Why a Service Level Agreement (SLA)?
With a Service level agreement a client knows the level of services to expect in combination with the price of those services. This makes it possible to evaluate those services and compare them with other email service providers. In case of non-compliance with the SLA, improvements should be made. The supplier can be held to the agreement, in some cases with penalty.
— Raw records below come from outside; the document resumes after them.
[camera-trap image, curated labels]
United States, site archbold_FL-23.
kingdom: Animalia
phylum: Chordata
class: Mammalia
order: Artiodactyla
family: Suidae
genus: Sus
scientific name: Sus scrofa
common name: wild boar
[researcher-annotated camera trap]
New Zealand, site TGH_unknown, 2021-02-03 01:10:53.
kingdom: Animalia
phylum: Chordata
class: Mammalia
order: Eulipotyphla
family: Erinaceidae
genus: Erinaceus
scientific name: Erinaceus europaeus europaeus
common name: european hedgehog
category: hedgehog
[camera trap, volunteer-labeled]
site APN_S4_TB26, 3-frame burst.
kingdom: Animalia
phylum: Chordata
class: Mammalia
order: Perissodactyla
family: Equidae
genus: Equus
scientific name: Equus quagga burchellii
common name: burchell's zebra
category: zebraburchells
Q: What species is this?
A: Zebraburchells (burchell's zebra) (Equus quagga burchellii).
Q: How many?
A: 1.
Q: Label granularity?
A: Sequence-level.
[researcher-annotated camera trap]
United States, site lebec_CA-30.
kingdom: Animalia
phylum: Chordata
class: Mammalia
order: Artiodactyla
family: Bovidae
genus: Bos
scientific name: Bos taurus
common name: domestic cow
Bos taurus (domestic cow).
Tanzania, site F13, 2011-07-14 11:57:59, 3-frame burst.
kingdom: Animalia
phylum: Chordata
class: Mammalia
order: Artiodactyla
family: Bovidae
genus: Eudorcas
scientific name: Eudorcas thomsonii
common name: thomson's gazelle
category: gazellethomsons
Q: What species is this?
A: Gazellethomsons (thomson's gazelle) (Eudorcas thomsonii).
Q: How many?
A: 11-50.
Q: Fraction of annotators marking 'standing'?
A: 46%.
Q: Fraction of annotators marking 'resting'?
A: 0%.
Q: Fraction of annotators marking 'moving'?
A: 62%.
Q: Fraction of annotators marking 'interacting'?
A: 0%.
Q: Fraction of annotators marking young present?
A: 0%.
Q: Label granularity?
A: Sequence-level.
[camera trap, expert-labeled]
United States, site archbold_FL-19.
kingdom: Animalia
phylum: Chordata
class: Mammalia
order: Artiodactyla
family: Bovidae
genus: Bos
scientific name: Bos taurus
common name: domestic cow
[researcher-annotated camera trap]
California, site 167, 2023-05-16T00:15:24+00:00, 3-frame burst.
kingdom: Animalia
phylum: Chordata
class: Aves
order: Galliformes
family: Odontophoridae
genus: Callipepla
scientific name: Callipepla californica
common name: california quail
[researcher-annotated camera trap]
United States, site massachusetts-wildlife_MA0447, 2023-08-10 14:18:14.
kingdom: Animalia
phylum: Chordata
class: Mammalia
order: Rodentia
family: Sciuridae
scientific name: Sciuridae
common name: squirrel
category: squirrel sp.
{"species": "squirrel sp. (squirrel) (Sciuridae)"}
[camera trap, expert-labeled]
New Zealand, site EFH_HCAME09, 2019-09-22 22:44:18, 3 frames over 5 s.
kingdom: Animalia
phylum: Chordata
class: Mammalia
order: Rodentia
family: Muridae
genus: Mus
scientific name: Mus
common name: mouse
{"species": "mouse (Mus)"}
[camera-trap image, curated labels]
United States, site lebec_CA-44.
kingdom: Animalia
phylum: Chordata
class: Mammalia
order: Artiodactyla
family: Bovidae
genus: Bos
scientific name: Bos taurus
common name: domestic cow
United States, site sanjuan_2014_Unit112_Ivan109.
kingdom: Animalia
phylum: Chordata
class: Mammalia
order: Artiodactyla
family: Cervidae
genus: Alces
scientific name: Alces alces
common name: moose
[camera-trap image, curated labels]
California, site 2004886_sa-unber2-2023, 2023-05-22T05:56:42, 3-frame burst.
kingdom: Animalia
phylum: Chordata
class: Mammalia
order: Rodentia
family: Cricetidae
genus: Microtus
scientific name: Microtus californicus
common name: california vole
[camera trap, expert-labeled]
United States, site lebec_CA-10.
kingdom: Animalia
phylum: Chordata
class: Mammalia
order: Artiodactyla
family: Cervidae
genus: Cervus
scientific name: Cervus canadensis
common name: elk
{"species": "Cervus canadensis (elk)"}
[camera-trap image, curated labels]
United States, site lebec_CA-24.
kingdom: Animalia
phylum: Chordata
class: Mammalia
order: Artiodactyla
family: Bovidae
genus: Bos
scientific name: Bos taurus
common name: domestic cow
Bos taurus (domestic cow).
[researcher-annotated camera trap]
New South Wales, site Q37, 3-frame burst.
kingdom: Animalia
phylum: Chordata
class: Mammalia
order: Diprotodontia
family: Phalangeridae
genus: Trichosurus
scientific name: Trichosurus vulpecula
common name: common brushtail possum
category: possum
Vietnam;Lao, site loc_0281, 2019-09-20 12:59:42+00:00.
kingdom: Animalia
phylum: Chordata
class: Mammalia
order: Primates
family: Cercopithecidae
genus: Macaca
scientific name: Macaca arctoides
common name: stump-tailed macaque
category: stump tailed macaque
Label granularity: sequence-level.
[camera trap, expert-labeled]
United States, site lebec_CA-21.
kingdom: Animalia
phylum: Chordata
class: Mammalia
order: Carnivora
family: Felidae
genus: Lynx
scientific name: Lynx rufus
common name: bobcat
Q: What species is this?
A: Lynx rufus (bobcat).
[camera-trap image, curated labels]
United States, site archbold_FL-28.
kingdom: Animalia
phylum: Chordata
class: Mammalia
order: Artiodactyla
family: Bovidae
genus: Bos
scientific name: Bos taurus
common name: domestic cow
Service level agreements are also used as a starting point for cost control and quality improvements.
Target and Minimum
The service level can also be specified as “target” and “minimum,” which allows customers to be informed what to expect (the minimum), whilst providing a measurable (average) target value that shows the level of organization performance.
Elements of a Service Level Agreement
You might want to consider including the following often used elements in your SLA:
- Definition of services
- Reaction time & Availability
- Problem management
- Customer duties
- Disaster recovery
- Termination of agreement
- Cost control
- Monitoring, performance measurement and audit
Related terms: Uptime, deliverability, service desk, reliability.